I was digging through recipes a while back and came across a pack of dough and baking recipes. They're not written in basic everyday recipe format that I now have become use to reading. With the measurements telling cups, tbsp or Tsp. And I have not had to use this in a while and was hoping someone could give me a quick breakdown on how to read these again. The one I am using for example is a Pizza Dough recipe.

Amount Item
3-10 Water
0-1.5 Yeast
6-0 Bread Flour
0-1 Salt
0-2 Sugar
0-4 Olive Oil
Method-Straight dough method.

Would appreciate if anyone could give me a breakdown on proper way to read these recipes again. All i could remember was it is in weight. But in all the recipes even ones using liquids it is same format. I am not really clicking on if thats correct since measuring liquids in weight does not seem correct. 
Thanks again.


----------



## butzy (Jan 8, 2010)

Not sure at all but I will give it a bit of a try:
If they are weight, it could be proportions.
A fairly standard recipe would have 60-65% water as compared to flour, about 1.5-2% salt
Maybe first figure pounds, second ounces?
Haven't worked it out as I am imperially challenged....


----------



## chefross (May 5, 2010)

Oh I recognize this immediately. I used to do that as a baker years ago.

Butzy you're right on

3# 10 ounces water
1.5 ounces yeast
6# bread flour (about 12 cups)
1 ounce salt
2 ounces sugar
4 ounces olive oil


----------



## toffee (May 2, 2016)

May be a rather dumb question. But would you weigh liquids the same as solids or is there an alternative method to it?


----------



## butzy (Jan 8, 2010)

I would.
Just put a vessel/cup/container on the scale. Zero the scale and of you go.
Weighing is very accurate.
You could go by volume as well. Easy for water In the metric system. 1 litre water equals 1 kg. This does not apply to other liquids like oil though.
But why would you want to?
I would recommend weighing, esp for baking


----------



## cheflayne (Aug 21, 2004)

butzy said:


> Haven't worked it out as I am imperially challenged....

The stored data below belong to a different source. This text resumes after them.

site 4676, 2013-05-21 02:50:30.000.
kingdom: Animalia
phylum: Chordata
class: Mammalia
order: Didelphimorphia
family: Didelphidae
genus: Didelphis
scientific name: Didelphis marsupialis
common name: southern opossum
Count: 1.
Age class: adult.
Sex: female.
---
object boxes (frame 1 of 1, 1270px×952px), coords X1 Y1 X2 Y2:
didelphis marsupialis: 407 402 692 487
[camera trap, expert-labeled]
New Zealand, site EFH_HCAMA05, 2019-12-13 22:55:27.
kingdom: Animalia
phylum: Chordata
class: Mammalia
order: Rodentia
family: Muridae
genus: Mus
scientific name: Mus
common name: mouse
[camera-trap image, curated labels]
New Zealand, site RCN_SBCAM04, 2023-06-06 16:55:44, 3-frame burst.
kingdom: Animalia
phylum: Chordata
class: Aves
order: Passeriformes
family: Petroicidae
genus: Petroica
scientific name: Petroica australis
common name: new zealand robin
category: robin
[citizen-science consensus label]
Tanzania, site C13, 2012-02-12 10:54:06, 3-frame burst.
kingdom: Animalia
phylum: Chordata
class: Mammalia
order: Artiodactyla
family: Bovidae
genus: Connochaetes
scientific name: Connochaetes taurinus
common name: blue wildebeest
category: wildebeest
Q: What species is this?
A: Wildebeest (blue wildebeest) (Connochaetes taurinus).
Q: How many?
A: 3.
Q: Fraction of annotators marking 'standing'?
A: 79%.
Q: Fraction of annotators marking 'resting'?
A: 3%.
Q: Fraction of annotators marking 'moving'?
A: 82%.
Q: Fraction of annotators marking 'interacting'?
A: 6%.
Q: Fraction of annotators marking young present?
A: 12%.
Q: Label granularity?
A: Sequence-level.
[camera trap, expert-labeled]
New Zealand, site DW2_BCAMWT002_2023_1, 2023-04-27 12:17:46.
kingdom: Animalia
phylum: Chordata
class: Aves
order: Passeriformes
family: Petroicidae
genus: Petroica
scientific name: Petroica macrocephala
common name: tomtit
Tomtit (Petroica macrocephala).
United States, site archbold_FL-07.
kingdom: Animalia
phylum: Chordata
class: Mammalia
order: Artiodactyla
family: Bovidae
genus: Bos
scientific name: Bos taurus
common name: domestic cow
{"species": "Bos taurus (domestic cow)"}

Don't mean to hijack the thread, but sometimes I just can't help myself. Feel free to ignore me, my wife does, ...but what is the correct _way_ to _weigh whey_? The English language is a close second to the Imperial and US customary measurement systems in being challenging. :~)


----------



## toffee (May 2, 2016)

Much appreciate the help and responses. I am not that good at using the metric system. So ill just stick to the US systems.


----------



## butzy (Jan 8, 2010)

No worries. That will work just fine.
But weigh, don't use volume.
And if you get recipes in volumes, check carefully if they are using the American or British imperial system


----------